Mas o que aconteceu com César naquele gol?
Pois bem, ele havia luxado o dedo da mão e, com receio de não poder jogar e pelo sofrimento que sentia naquela pressão toda do Rafael, resolveu não falar para ninguém e foi para o jogo. A bola bateu exatamente no dedo machucado e a dor que sentiu não deixou que ele segurasse a bola. Depois disso, houve uma bela reformulação do elenco, e ele, assim como o Rafael e outros jogadores, saíram em definitivo ou em empréstimo.

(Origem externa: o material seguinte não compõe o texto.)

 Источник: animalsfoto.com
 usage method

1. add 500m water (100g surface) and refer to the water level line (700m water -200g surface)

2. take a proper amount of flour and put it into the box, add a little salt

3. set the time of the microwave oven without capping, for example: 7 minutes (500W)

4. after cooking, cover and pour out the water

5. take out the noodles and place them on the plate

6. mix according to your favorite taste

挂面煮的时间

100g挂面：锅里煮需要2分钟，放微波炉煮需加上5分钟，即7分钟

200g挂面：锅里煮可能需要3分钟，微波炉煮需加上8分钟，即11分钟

César foi para o Juventus, mas não foi mais o mesmo depois de tudo isso que aconteceu e, apesar de ter feito um campeonato brilhante, foi responsabilizado pela eliminação não pelo gol que tomou, mas por ter omitido a contusão. Depois disso, ainda tivemos contato até antes da pandemia, e o César sempre foi um cara meio calado, mas que treinava muito e poderia, sim, ter continuado em alguns clubes da região sudeste ou sul do país. Não tenho dúvida de que a xenofobia daquela época foi muito cruel com ele, porque fico imaginando se tivesse sido um jogador daqui que tivesse cometido o mesmo erro, se as consequências teriam sido as mesmas.
O pequeno grande goleiro César morreu nesta quinta-feira (20) aos 69 anos e, quando recebi a notícia, me bateu uma forte tristeza porque vi de perto o seu sofrimento e o seu sucesso dentro do Corinthians. Um goleiro pouco lembrado por aqui, mas poucos sabem o que ele passou para conseguir ser titular do Corinthians, mesmo com muito mérito. Era atacado constantemente dentro do vestiário por Rafael, desclassificado, ofendido, e mesmo assim conseguiu suportar sem reagir, treinando muito e jogando demais.
A recordação que tenho dele é a incrível partida que fez contra o Inter em 1982, sendo um dos grandes jogos que vi um goleiro fazer de dentro do campo, defendendo o mesmo time que eu.”